SET OF TASKS ::
- 1) Answer these from the text on Alasa Farms:
(a) Which group built and occupied the farm complex, and during what years?
(b) What group lived on the property between 1844 and 1846?
(c) Who named the property Alasa Farms, and in what year?
- 2) Write the next part of the text on Alasa Farms, starting after its final sentence.

Alasa Farms, also known as the Sodus Bay Shaker Tract and Sodus Bay Phalanx, is a historic farm complex located near the hamlet of Alton in Wayne County, New York. The farm complex was originally built and occupied by the Sodus Bay Shakers, an official branch of the United Society of Believers in Christ's Second Appearing, from 1826 to 1838. Between 1844 and 1846, the property was home to the Sodus Bay Phalanx of the Fourier Society, a group devoted to establishing utopian communities based on communal living. After 1846, the property lay vacant until 1868. It became a large scale, "model farm" in the early-20th century, being named Alasa Farms in 1924, by its owner Alvah Griffin Strong, grandson of Henry A. Strong.

PROVIDED DATA ::

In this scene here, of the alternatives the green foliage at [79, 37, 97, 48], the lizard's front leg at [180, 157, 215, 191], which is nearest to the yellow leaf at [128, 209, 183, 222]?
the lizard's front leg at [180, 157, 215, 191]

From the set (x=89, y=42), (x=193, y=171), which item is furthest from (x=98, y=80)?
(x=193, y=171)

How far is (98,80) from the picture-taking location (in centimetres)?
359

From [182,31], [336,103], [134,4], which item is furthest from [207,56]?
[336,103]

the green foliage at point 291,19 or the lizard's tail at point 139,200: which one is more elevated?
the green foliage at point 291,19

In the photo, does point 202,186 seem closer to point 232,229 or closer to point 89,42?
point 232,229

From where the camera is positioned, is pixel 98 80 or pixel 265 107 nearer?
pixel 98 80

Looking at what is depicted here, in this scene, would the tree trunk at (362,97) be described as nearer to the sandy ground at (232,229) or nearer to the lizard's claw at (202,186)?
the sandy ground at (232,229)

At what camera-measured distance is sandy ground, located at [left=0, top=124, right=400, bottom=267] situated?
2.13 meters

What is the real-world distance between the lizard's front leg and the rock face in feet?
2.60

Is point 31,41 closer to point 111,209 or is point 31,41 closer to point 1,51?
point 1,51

RESPONSES FOR EACH TASK ::
- 1)
(a) The Sodus Bay Shakers, from 1826 to 1838.
(b) The Sodus Bay Phalanx of the Fourier Society.
(c) Alvah Griffin Strong, in 1924.

- 2)
The property includes the contributing resources: the Main House and Deacon's House, large frame houses both built by the Shakers in 1833-1834; three gambrel roofed frame barns; board and batten barn (c. 1840s); pony barn; granary (1932); house for bachelor farmhands (1926); office (c. 1930); in ground pool and pool house (c. 1926); two tenant house (c. 1909); two small sheds; and a well with pump. In early 2011, Cracker Box Palace achieved ownership of Alasa Farms and it is used for farm animals of every kind to come to recover from illness, neglect or abuse.

It was listed on the National Register of Historic Places in 2009.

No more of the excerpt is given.